═══ Belge metni
Yunan ve Roma’da Ölü Kültü
Tuna AKÇAY
ISBN: 9786059636131
Sayfa: 218
Baskı Yılı: 2017
Baskı Yeri: Ankara
Yayınevi: Bilgin Kültür Sanat Yayınları
LIBRI III (2017) 55-58
DOI: 10.20480/lbr.2018011
Geliş Tarihi: 13.01.2018 | Kabul Tarihi: 19.01.2018
Elektronik Yayın Tarihi: 25.01.2018
Telif Hakkı © Libri Kitap Tanıtımı, Eleştiri ve Çeviri Dergisi, 2018
T. AKÇAY, Yunan ve Roma’da Ölü Kültü. Ankara 2017. Bilgin Kültür Sanat Yayınları, 218 sayfa (141 resim ve 1 harita ile birlikte). ISBN: 9786059636131
Ölü kültü, ölüm haberinin alınmasından sonraki süreçte gelişen her türlü detayı içermektedir. Ölü kültleri, ölümle ilgili olarak inanç ve ritüelleri belirleyen, ölülerin durumunu, ölüm sonrasında geride kalanların ne yapmaları gerektiğini düzenleyen süreçler bütünüdür.
══════
═══ Verilen bilgiler
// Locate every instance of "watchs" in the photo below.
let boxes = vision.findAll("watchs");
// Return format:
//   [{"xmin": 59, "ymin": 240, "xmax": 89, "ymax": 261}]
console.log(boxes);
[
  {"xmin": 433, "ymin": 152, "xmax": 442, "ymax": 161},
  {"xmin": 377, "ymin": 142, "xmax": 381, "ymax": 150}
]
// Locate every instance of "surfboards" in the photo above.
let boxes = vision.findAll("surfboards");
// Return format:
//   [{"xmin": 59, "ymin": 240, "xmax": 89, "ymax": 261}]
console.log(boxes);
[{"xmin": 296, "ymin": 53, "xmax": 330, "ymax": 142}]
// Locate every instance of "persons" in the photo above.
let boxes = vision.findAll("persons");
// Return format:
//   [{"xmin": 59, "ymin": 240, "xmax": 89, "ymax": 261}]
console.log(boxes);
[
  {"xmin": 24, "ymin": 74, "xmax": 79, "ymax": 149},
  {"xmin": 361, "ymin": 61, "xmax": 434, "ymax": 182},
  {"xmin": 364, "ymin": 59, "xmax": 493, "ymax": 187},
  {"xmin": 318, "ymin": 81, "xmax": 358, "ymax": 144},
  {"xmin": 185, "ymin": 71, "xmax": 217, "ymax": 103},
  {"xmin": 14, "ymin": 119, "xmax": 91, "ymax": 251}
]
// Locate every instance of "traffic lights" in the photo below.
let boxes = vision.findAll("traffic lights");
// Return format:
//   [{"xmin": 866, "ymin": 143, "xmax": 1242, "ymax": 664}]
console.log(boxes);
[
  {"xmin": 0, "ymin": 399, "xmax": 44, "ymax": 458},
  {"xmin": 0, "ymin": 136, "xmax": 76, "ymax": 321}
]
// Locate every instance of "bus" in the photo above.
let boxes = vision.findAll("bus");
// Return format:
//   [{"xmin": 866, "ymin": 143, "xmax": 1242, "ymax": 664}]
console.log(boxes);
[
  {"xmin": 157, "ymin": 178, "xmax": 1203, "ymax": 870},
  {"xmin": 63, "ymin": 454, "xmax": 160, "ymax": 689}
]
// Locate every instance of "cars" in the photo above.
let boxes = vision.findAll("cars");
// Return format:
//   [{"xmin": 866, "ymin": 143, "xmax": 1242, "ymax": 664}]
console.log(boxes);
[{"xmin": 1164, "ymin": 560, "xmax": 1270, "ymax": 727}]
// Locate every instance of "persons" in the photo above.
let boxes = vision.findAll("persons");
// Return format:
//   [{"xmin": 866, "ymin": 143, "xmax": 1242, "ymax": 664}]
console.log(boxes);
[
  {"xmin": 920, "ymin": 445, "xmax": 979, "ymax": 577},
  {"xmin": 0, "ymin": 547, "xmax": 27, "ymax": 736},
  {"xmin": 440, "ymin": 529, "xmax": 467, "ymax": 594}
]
══════
> **Yapılacak iş**
Yunan ve Roma’da ölü kültüyle ilgili belge metnini baştan sona, tek harfini bile değiştirmeden aktar.

> **Bu görevin cevabı**
Yunan ve Roma’da Ölü Kültü
Tuna AKÇAY
ISBN: 9786059636131
Sayfa: 218
Baskı Yılı: 2017
Baskı Yeri: Ankara
Yayınevi: Bilgin Kültür Sanat Yayınları
LIBRI III (2017) 55-58
DOI: 10.20480/lbr.2018011
Geliş Tarihi: 13.01.2018 | Kabul Tarihi: 19.01.2018
Elektronik Yayın Tarihi: 25.01.2018
Telif Hakkı © Libri Kitap Tanıtımı, Eleştiri ve Çeviri Dergisi, 2018
T. AKÇAY, Yunan ve Roma’da Ölü Kültü. Ankara 2017. Bilgin Kültür Sanat Yayınları, 218 sayfa (141 resim ve 1 harita ile birlikte). ISBN: 9786059636131
Ölü kültü, ölüm haberinin alınmasından sonraki süreçte gelişen her türlü detayı içermektedir. Ölü kültleri, ölümle ilgili olarak inanç ve ritüelleri belirleyen, ölülerin durumunu, ölüm sonrasında geride kalanların ne yapmaları gerektiğini düzenleyen süreçler bütünüdür.